Doubtless remaining practicing Catholics in Western Europe and North America would do well to concentrate on converting their own peoples, but wouldn’t we be lacking in charity if we simply ignored our Muslim and Jewish “brothers”? In doing so, wouldn’t there be a danger of rendering the religion still more tangential than it already is? If practice of the religion becomes entirely invisible, with what do we confront Islamic jihadists, to speak only of them? With Walmart? McDonald’s? Internet porn?

Personally, I don’t think the situation will arise, or if it does that it will last forever. At some point there will be a new St. Dominic to rouse the tepid, a new St. Louis or perhaps St. Joan to lead us, a new St Philip Neri to teach the centrality of prayer in Christian living. Perhaps one or another of them is already among us but still unrecognized, like Bl. Mother Teresa of Calcutta to all but a few before Malcolm Muggeridge wrote his book about her.

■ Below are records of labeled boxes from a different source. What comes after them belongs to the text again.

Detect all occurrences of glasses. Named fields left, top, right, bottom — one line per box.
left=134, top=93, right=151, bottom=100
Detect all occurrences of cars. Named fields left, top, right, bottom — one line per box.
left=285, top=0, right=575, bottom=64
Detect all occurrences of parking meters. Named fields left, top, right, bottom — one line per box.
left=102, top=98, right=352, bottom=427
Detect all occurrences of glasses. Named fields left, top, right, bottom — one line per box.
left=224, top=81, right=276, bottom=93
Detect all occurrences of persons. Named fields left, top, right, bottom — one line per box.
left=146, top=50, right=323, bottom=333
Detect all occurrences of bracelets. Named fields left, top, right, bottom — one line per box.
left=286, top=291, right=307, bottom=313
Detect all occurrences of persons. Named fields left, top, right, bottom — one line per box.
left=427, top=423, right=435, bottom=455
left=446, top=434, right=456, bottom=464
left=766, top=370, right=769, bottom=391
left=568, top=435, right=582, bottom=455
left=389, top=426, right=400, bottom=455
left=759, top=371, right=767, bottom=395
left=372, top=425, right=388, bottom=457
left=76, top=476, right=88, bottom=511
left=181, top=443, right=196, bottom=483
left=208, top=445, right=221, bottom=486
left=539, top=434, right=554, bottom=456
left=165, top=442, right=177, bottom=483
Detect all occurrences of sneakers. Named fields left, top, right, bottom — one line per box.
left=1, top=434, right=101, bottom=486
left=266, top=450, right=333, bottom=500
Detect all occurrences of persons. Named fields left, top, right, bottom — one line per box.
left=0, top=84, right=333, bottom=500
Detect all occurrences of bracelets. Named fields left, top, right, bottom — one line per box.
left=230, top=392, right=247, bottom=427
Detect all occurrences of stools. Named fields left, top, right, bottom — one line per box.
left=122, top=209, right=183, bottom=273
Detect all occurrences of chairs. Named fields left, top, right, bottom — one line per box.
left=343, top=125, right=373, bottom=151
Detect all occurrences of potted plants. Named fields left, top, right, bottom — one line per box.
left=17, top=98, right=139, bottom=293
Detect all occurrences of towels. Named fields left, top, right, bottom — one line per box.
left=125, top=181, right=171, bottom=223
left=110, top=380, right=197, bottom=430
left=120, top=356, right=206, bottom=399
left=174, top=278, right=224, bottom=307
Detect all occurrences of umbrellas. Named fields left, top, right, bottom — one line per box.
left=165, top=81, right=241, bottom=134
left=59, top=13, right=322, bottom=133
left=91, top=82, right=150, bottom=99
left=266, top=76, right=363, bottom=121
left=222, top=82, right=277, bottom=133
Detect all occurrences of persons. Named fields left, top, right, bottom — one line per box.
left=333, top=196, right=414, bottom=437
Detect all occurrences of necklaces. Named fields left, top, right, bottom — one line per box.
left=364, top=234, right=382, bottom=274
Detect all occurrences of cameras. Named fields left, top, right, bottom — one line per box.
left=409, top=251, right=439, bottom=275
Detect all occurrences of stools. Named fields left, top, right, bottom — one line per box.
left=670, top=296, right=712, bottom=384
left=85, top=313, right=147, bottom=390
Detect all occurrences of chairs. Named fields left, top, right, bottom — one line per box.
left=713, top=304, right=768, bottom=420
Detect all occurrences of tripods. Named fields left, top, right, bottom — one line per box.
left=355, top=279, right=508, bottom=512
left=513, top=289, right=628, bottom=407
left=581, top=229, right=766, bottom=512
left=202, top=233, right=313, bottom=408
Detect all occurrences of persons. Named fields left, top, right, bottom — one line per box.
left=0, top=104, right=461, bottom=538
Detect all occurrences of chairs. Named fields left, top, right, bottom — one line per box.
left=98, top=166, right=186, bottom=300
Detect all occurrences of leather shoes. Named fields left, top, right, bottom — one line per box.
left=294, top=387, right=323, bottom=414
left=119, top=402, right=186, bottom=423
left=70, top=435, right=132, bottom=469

Also, I read history. I know that in 200 A.D., two centuries after Our Lord’s Crucifixion and Resurrection, there were still no more than about 200,000 Christians in the entire Roman Empire out of a population of fifty or sixty million, and I know not all of them were ready to be martyrs. Plenty of them, like our nominal Catholics today, cast their incense on the altars of pagan gods when the going got tough. Yet a little more than 150 years later Christianity was the state religion

That brought its own problems, not to be discussed here. Nor is it within the scope of these remarks to consider how a Christian should comport himself when he cannot help wondering whether the couple down the hall in his apartment complex could be planning a terrorist atrocity. The task now is to persevere, and to do so: 1) with the awareness that in a Church hierarchically-ordered by Providence there are still Churchmen like Cardinal Sarah, if not many in Western Europe and North America then in lands where most of the world’s Catholics now live; 2) with smarts enough not to think there is a solution, within electoral politics, to problems that are moral and cultural; and 3) with faith that God knows what He is doing.

Yes, evil of many kinds, moral and physical, threaten us, including evil perpetrated by “brothers,” but in Christ we are saved and therefore safe, protected, and ultimately will be triumphant.